• [Problem details]
Copy out all of the data below word for word, keeping every line, number and bracket unchanged.
--- Start Listed records ---
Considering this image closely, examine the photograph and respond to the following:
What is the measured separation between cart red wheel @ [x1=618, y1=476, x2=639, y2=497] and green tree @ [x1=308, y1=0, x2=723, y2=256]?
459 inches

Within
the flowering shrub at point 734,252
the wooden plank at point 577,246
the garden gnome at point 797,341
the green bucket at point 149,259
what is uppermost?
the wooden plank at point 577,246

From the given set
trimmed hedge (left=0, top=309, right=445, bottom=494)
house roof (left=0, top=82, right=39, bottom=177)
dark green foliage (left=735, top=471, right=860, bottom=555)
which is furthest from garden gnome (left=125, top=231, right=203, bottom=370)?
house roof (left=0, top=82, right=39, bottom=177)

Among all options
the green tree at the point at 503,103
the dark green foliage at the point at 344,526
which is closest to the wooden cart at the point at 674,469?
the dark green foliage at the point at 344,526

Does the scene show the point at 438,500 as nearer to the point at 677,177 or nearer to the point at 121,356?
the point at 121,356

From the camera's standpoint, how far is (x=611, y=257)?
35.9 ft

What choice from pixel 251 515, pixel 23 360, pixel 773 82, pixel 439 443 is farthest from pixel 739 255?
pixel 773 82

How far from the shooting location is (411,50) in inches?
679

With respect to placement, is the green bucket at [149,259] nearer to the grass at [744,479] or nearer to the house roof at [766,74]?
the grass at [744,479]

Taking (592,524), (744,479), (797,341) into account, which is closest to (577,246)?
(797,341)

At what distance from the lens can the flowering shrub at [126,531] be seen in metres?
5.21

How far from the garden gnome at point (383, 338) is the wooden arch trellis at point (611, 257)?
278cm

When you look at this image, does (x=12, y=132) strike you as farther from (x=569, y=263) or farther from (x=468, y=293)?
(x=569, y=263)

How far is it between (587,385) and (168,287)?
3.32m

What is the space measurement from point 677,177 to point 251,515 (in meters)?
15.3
--- End Listed records ---
• [Response to the exercise]
Considering this image closely, examine the photograph and respond to the following:
What is the measured separation between cart red wheel @ [x1=618, y1=476, x2=639, y2=497] and green tree @ [x1=308, y1=0, x2=723, y2=256]?
459 inches

Within
the flowering shrub at point 734,252
the wooden plank at point 577,246
the garden gnome at point 797,341
the green bucket at point 149,259
what is uppermost?
the wooden plank at point 577,246

From the given set
trimmed hedge (left=0, top=309, right=445, bottom=494)
house roof (left=0, top=82, right=39, bottom=177)
dark green foliage (left=735, top=471, right=860, bottom=555)
which is furthest from garden gnome (left=125, top=231, right=203, bottom=370)?
house roof (left=0, top=82, right=39, bottom=177)

Among all options
the green tree at the point at 503,103
the dark green foliage at the point at 344,526
which is closest to the wooden cart at the point at 674,469?
the dark green foliage at the point at 344,526

Does the scene show the point at 438,500 as nearer to the point at 677,177 or nearer to the point at 121,356?
the point at 121,356

From the camera's standpoint, how far is (x=611, y=257)?
35.9 ft

What choice from pixel 251 515, pixel 23 360, pixel 773 82, pixel 439 443 is farthest from pixel 739 255?
pixel 773 82

How far from the shooting location is (411,50) in inches?
679

With respect to placement, is the green bucket at [149,259] nearer to the grass at [744,479] or nearer to the house roof at [766,74]?
the grass at [744,479]

Taking (592,524), (744,479), (797,341) into account, which is closest to (577,246)?
(797,341)

At what distance from the lens can the flowering shrub at [126,531] be seen in metres?
5.21

How far from the garden gnome at point (383, 338) is the wooden arch trellis at point (611, 257)?
278cm

When you look at this image, does (x=12, y=132) strike you as farther from (x=569, y=263) or farther from (x=468, y=293)?
(x=569, y=263)

How far is it between (587,385) and (168,287)?
3.32m

What is the space measurement from point 677,177 to point 251,515 (in meters)?
15.3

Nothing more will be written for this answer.